Could you repeat all of the entries word for word, minus any pictures?

● **Records for the task**
=== Section Start ===
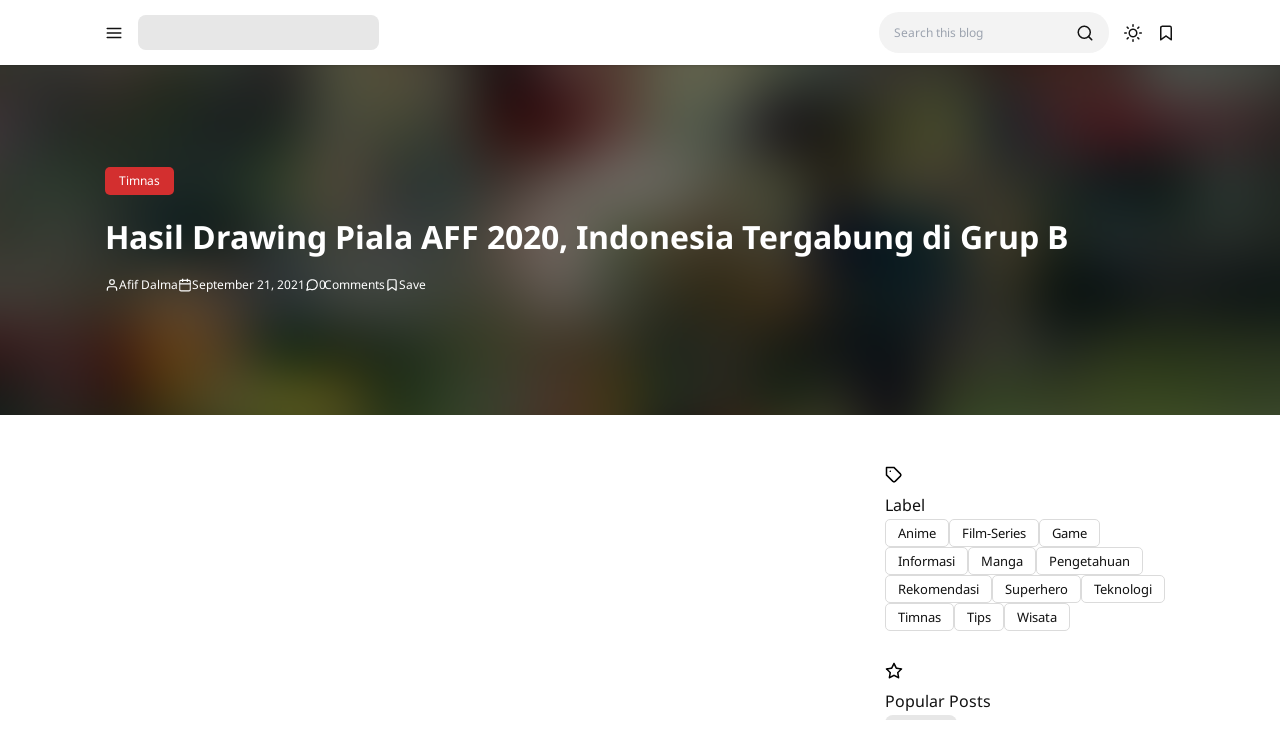

--- FILE ---
content_type: text/html; charset=utf-8
request_url: https://www.google.com/recaptcha/api2/aframe
body_size: 267
content:
<!DOCTYPE HTML><html><head><meta http-equiv="content-type" content="text/html; charset=UTF-8"></head><body><script nonce="R-arhx9O-yQtwKxjdcWBzg">/** Anti-fraud and anti-abuse applications only. See google.com/recaptcha */ try{var clients={'sodar':'https://pagead2.googlesyndication.com/pagead/sodar?'};window.addEventListener("message",function(a){try{if(a.source===window.parent){var b=JSON.parse(a.data);var c=clients[b['id']];if(c){var d=document.createElement('img');d.src=c+b['params']+'&rc='+(localStorage.getItem("rc::a")?sessionStorage.getItem("rc::b"):"");window.document.body.appendChild(d);sessionStorage.setItem("rc::e",parseInt(sessionStorage.getItem("rc::e")||0)+1);localStorage.setItem("rc::h",'1768746473248');}}}catch(b){}});window.parent.postMessage("_grecaptcha_ready", "*");}catch(b){}</script></body></html>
=== Section End ===
● **Output for this task**
--- FILE ---
content_type: text/html; charset=utf-8
request_url: https://www.google.com/recaptcha/api2/aframe
body_size: 267
content:
<!DOCTYPE HTML><html><head><meta http-equiv="content-type" content="text/html; charset=UTF-8"></head><body><script nonce="R-arhx9O-yQtwKxjdcWBzg">/** Anti-fraud and anti-abuse applications only. See google.com/recaptcha */ try{var clients={'sodar':'https://pagead2.googlesyndication.com/pagead/sodar?'};window.addEventListener("message",function(a){try{if(a.source===window.parent){var b=JSON.parse(a.data);var c=clients[b['id']];if(c){var d=document.createElement('img');d.src=c+b['params']+'&rc='+(localStorage.getItem("rc::a")?sessionStorage.getItem("rc::b"):"");window.document.body.appendChild(d);sessionStorage.setItem("rc::e",parseInt(sessionStorage.getItem("rc::e")||0)+1);localStorage.setItem("rc::h",'1768746473248');}}}catch(b){}});window.parent.postMessage("_grecaptcha_ready", "*");}catch(b){}</script></body></html>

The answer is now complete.